• _PERINTAH 1_:
Terjemahkan kalimat "Bendara Pangeran Haryo Notokusumo kelak menjadi Pakualam I." dari teks tentang Notokusumo ke dalam bahasa Inggris.

• _TEKS YANG DITAMPILKAN_:

Bendara Pangeran Haryo Notokusumo kelak menjadi Pakualam I.
Ia adalah putera ketiga pasangan Hamengkubuwono I dengan Raden Ayu Srenggara, seorang selir yang berasal dari desa Karangnangka, Kedung Banteng, Banyumas, Jawa Tengah.
Di dalam urutan seluruh putra-putri Hamengkubuwono I, Notokusumo adalah urutan ke 11 dan salah satu putra terkasih Sultan Hamengkubuwono I.

• _PERINTAH 2_:
Perbarui baris-baris entri di bawah, mulai dari awal entri sampai baris yang memuat "4.18 metres" (keduanya termasuk), dengan mengganti "tool pouch" menjadi "leather pouch" tanpa mengubah bagian lain. Tuliskan baris-baris itu saja dan jangan sertakan gambar dalam jawaban.

• _KUMPULAN DATA_:
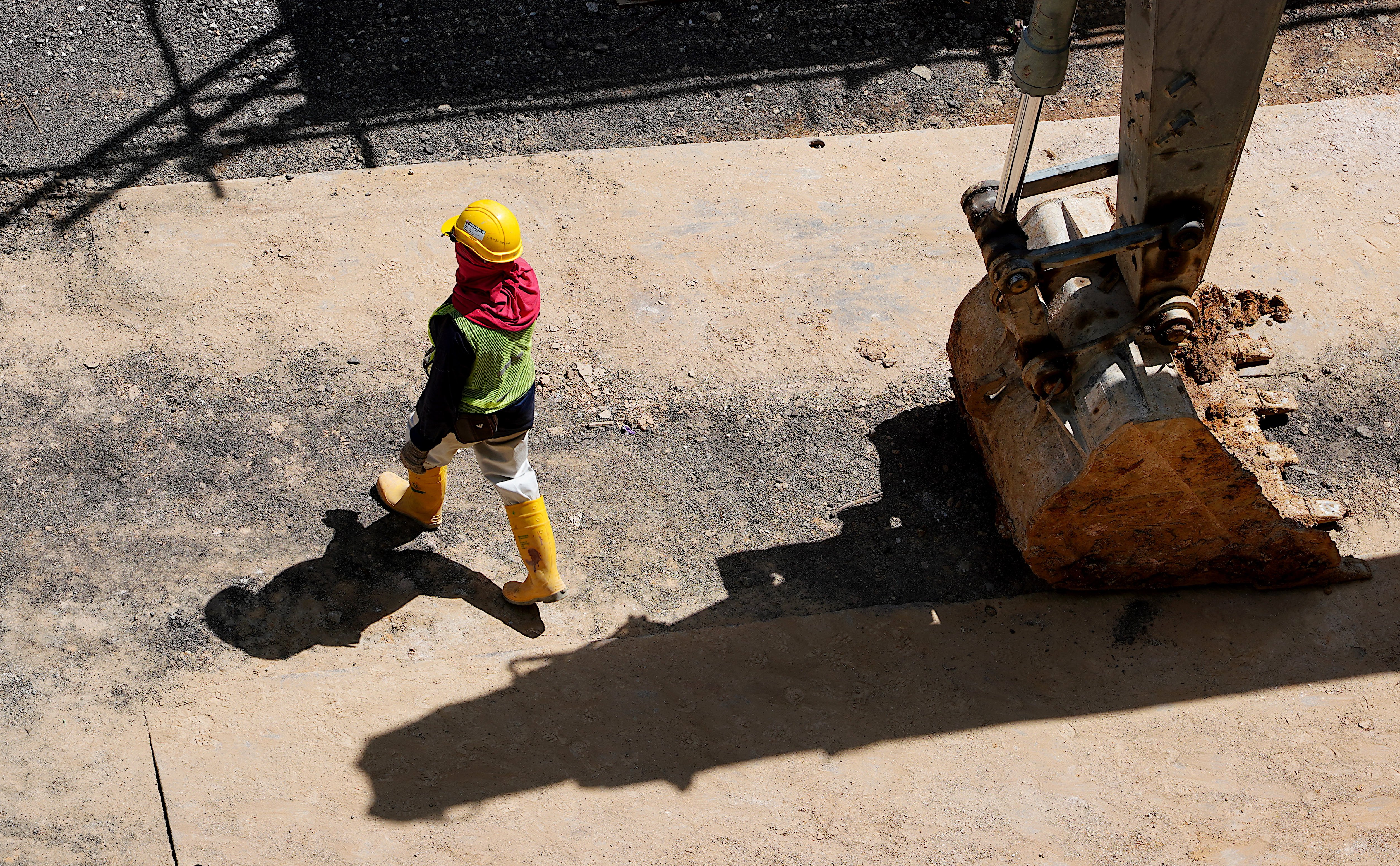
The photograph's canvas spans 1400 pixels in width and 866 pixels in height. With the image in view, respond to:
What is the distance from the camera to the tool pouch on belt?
4.18 metres

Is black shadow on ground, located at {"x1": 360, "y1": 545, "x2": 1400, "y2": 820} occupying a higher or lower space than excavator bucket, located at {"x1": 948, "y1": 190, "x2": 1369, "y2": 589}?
lower

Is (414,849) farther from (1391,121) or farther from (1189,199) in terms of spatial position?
(1391,121)

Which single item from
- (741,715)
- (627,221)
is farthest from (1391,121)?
(741,715)

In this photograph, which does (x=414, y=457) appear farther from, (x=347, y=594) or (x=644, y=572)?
(x=644, y=572)

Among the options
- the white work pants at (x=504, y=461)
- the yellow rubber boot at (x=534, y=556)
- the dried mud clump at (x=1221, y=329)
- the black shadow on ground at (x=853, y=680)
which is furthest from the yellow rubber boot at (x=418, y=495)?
the dried mud clump at (x=1221, y=329)

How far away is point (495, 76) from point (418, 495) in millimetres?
3656

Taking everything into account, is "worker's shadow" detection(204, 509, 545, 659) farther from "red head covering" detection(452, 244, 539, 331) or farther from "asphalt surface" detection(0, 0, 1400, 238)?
"asphalt surface" detection(0, 0, 1400, 238)

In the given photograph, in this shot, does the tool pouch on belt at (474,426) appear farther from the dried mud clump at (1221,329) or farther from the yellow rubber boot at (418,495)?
the dried mud clump at (1221,329)

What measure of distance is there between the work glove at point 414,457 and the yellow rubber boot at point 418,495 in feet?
0.62

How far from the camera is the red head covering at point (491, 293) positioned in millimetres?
3965

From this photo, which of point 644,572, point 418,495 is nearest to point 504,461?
point 418,495

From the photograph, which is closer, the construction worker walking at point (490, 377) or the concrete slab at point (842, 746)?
the construction worker walking at point (490, 377)

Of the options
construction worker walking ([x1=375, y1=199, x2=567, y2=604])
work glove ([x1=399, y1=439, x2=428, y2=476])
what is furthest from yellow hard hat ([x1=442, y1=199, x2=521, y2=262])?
work glove ([x1=399, y1=439, x2=428, y2=476])

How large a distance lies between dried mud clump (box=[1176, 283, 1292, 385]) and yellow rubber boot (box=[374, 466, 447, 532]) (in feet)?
11.3
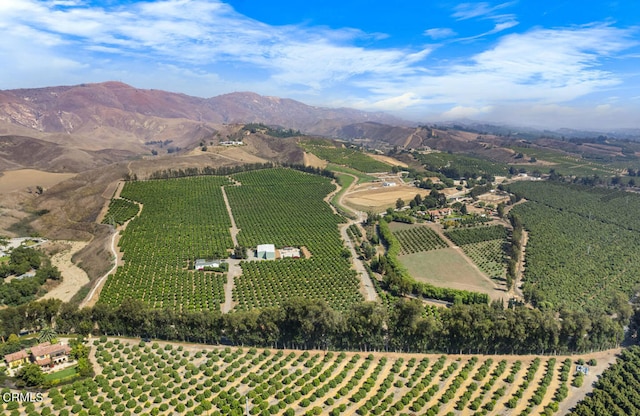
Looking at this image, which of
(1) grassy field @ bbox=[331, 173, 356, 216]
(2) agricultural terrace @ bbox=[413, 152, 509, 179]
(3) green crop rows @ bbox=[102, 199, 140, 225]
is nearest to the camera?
(3) green crop rows @ bbox=[102, 199, 140, 225]

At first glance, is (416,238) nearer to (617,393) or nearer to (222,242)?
(222,242)

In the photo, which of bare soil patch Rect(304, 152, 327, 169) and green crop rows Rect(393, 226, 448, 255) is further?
bare soil patch Rect(304, 152, 327, 169)

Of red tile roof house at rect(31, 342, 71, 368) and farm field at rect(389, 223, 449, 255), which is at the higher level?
farm field at rect(389, 223, 449, 255)

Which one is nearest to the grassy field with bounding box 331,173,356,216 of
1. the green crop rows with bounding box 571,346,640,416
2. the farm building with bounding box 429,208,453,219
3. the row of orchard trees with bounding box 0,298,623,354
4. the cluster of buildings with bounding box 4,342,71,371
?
the farm building with bounding box 429,208,453,219

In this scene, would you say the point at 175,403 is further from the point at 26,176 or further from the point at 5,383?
the point at 26,176

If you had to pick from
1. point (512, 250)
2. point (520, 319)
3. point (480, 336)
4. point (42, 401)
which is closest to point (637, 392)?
point (520, 319)

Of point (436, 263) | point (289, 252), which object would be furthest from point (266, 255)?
point (436, 263)

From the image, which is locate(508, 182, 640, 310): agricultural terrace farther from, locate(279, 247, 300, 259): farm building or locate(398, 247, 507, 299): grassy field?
locate(279, 247, 300, 259): farm building
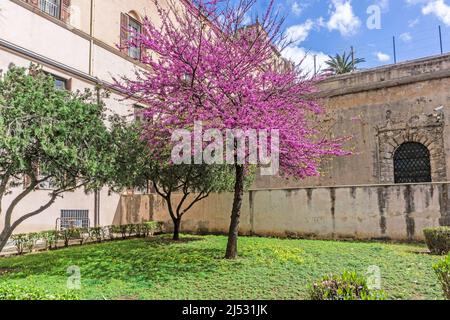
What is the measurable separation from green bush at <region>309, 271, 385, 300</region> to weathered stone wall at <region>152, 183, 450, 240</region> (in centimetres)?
767

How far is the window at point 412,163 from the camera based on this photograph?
45.8 feet

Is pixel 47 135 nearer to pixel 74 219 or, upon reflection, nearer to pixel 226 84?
pixel 226 84

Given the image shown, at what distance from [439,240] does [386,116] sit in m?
7.53

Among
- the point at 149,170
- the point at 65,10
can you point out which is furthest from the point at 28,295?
the point at 65,10

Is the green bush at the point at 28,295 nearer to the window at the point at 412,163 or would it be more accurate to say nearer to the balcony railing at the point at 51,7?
the balcony railing at the point at 51,7

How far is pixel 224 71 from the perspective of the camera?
23.9 ft

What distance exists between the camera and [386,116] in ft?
48.0

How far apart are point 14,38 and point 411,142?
599 inches

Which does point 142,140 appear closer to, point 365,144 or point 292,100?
point 292,100

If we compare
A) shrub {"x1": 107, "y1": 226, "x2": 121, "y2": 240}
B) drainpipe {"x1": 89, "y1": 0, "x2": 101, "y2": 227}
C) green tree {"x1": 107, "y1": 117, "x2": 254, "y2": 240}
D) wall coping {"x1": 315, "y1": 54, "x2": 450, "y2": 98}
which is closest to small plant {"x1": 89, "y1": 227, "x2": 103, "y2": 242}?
shrub {"x1": 107, "y1": 226, "x2": 121, "y2": 240}
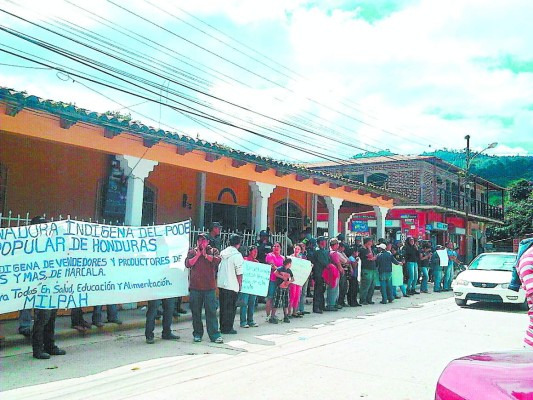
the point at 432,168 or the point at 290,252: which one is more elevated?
the point at 432,168

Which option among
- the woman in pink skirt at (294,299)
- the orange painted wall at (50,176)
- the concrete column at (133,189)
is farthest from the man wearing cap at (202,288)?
the orange painted wall at (50,176)

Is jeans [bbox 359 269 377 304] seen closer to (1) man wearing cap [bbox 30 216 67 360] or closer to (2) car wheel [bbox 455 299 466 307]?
(2) car wheel [bbox 455 299 466 307]

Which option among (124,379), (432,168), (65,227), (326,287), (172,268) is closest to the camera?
(124,379)

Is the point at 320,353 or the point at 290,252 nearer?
the point at 320,353

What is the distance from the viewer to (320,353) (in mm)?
7477

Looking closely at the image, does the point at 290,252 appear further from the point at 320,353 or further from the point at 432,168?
the point at 432,168

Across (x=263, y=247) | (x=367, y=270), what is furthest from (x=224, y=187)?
(x=367, y=270)

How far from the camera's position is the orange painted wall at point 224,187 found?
49.6ft

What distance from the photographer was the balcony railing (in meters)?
35.1

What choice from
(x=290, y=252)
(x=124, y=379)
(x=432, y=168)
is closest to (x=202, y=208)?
(x=290, y=252)

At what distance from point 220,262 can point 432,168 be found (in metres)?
29.0

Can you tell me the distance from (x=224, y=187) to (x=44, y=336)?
9221 mm

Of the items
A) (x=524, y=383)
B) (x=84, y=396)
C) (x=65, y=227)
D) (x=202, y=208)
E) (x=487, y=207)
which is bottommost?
(x=84, y=396)

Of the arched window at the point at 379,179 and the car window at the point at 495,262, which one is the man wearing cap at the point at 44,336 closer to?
the car window at the point at 495,262
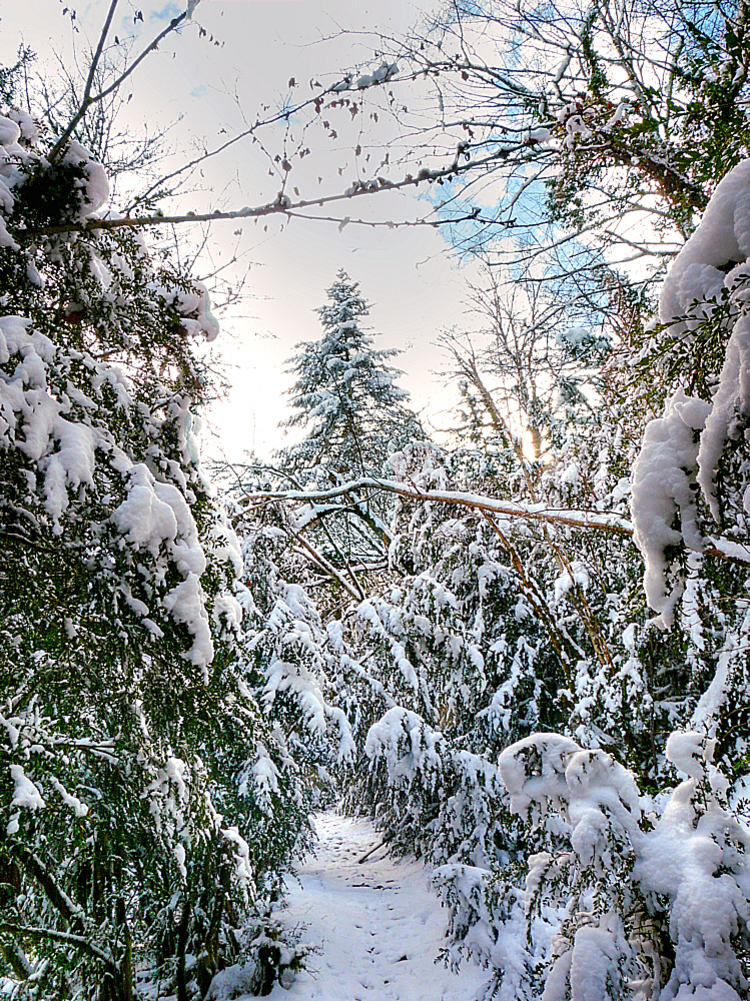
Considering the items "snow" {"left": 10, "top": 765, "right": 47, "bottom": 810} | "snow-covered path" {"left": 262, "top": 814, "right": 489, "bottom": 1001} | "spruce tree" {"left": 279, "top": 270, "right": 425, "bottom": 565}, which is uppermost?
"spruce tree" {"left": 279, "top": 270, "right": 425, "bottom": 565}

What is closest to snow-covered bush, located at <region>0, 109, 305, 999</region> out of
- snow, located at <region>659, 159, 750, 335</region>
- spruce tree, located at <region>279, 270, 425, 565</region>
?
snow, located at <region>659, 159, 750, 335</region>

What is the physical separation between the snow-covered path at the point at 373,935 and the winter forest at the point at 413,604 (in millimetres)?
267

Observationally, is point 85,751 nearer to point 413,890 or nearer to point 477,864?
point 477,864

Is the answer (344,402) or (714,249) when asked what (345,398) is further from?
(714,249)

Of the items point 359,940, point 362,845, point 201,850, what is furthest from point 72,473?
point 362,845

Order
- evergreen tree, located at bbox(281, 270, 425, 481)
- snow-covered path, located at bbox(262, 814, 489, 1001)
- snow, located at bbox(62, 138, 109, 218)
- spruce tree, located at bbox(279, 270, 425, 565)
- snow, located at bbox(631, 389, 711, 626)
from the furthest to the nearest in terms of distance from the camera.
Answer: evergreen tree, located at bbox(281, 270, 425, 481) → spruce tree, located at bbox(279, 270, 425, 565) → snow-covered path, located at bbox(262, 814, 489, 1001) → snow, located at bbox(62, 138, 109, 218) → snow, located at bbox(631, 389, 711, 626)

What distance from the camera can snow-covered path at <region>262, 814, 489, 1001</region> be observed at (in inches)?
210

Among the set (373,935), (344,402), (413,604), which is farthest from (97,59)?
(344,402)

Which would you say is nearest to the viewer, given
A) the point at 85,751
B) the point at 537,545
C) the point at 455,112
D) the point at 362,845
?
the point at 85,751

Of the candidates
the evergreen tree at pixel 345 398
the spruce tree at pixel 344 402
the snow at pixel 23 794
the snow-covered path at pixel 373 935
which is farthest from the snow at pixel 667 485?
the evergreen tree at pixel 345 398

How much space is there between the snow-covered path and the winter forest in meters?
→ 0.27

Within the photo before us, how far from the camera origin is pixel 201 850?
436 cm

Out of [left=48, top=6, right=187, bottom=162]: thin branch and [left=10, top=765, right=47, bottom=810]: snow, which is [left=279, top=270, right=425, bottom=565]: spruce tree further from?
[left=48, top=6, right=187, bottom=162]: thin branch

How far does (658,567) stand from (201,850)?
4642 mm
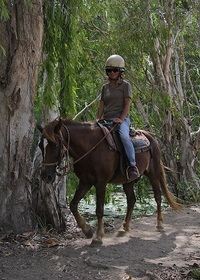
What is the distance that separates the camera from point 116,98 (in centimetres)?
775

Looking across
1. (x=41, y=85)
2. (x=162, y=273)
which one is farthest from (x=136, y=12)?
(x=162, y=273)

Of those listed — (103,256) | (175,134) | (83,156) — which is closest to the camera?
(103,256)

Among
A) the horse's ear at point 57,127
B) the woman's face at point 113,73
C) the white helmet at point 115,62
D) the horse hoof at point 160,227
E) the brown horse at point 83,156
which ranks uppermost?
the white helmet at point 115,62

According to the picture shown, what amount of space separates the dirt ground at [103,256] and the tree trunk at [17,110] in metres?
0.40

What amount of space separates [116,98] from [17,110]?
153 centimetres

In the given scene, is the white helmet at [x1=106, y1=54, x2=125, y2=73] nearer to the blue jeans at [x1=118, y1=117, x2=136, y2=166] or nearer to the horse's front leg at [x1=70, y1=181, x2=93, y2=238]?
the blue jeans at [x1=118, y1=117, x2=136, y2=166]

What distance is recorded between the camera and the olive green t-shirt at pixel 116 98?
7.71 metres

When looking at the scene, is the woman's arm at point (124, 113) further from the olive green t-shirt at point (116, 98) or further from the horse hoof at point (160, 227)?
the horse hoof at point (160, 227)

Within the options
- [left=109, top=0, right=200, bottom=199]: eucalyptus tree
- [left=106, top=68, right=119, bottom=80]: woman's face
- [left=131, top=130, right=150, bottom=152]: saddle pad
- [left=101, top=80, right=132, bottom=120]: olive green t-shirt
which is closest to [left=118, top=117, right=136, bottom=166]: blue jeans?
[left=101, top=80, right=132, bottom=120]: olive green t-shirt

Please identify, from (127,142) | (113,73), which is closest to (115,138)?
(127,142)

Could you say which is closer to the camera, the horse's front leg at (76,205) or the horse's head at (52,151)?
the horse's head at (52,151)

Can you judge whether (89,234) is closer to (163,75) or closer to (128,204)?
(128,204)

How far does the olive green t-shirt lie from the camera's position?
7.71 m

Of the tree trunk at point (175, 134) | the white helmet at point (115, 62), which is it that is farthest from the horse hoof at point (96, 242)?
the tree trunk at point (175, 134)
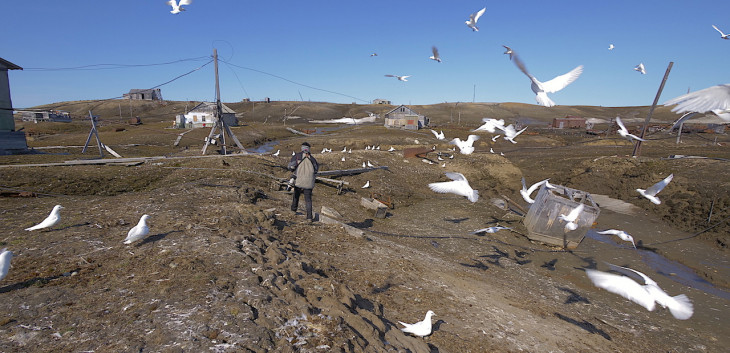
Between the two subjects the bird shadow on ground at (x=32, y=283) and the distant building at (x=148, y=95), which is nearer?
the bird shadow on ground at (x=32, y=283)

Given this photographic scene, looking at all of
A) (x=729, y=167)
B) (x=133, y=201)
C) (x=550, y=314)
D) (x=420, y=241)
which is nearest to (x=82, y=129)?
(x=133, y=201)

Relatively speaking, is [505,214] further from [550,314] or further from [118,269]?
[118,269]

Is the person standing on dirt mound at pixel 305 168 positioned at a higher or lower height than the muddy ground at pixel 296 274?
higher

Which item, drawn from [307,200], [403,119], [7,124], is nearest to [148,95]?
[403,119]

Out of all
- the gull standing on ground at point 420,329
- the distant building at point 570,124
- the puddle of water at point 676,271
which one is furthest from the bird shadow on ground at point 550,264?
the distant building at point 570,124

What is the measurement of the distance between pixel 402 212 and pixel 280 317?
1208 centimetres

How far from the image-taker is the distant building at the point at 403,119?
62.5 m

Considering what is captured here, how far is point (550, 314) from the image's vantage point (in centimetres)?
779

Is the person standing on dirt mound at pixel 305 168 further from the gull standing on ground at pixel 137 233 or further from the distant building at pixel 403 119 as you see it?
the distant building at pixel 403 119

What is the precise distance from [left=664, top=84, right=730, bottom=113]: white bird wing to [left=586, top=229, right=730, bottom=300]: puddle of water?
838 centimetres

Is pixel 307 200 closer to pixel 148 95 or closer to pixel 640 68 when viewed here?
pixel 640 68

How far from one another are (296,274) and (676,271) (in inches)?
581

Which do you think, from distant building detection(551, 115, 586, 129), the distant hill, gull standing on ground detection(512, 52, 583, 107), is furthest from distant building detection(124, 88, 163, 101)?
gull standing on ground detection(512, 52, 583, 107)

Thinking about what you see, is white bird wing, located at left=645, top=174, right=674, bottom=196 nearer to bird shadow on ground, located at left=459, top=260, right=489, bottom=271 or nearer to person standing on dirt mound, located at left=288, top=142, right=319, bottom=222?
bird shadow on ground, located at left=459, top=260, right=489, bottom=271
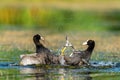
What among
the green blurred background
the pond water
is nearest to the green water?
the pond water

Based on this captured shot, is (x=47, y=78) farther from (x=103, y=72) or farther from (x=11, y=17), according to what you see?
(x=11, y=17)

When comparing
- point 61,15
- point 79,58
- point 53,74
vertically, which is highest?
point 61,15

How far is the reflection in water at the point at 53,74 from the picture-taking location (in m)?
15.7

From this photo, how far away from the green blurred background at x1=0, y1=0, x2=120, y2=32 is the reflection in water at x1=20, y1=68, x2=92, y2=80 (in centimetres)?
1430

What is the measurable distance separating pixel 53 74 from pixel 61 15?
23732mm

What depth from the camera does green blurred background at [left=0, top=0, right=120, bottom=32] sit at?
34.3 meters

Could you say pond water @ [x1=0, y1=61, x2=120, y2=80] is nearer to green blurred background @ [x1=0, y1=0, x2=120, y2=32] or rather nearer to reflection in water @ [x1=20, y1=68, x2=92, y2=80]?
reflection in water @ [x1=20, y1=68, x2=92, y2=80]

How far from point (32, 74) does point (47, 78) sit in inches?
38.3

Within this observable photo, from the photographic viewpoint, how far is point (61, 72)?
17.0 meters

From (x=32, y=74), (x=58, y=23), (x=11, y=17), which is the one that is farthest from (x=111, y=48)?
(x=11, y=17)

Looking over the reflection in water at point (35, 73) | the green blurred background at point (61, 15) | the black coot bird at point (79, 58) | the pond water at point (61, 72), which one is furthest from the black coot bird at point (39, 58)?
the green blurred background at point (61, 15)

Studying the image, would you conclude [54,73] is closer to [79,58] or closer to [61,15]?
[79,58]

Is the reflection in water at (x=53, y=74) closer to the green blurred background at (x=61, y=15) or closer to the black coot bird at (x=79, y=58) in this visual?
the black coot bird at (x=79, y=58)

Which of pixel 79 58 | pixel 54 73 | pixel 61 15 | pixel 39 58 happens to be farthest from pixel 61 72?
pixel 61 15
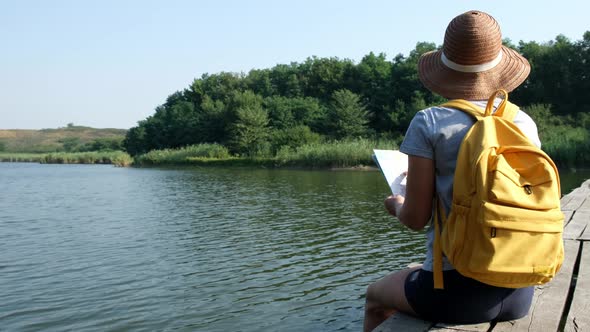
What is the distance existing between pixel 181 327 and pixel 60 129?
467ft

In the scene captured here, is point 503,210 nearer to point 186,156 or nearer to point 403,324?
point 403,324

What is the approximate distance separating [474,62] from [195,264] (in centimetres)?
695

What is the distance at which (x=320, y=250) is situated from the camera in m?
9.36

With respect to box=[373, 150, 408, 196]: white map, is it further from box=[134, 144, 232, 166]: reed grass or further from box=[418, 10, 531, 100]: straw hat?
box=[134, 144, 232, 166]: reed grass

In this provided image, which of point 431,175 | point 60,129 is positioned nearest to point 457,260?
point 431,175

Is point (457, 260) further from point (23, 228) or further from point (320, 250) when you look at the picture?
point (23, 228)

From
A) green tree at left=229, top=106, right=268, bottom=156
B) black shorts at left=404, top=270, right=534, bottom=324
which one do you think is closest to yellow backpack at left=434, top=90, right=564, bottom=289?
black shorts at left=404, top=270, right=534, bottom=324

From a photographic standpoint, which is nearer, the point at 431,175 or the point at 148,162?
the point at 431,175

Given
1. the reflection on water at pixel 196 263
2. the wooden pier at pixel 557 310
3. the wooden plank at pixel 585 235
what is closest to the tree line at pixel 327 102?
the reflection on water at pixel 196 263

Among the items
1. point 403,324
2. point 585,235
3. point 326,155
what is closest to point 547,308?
point 403,324

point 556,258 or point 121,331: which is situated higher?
point 556,258

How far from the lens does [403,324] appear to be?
238cm

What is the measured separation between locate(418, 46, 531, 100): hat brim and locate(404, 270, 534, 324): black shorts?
730 mm

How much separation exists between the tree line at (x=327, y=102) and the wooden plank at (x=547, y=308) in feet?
123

• _JAWABAN AKHIR 1_:
Bendara Pangeran Haryo Notokusumo later became Pakualam I.

• _JAWABAN AKHIR 2_:
The photograph's canvas spans 1400 pixels in width and 866 pixels in height. With the image in view, respond to:
What is the distance from the camera to the leather pouch on belt?
4.18 metres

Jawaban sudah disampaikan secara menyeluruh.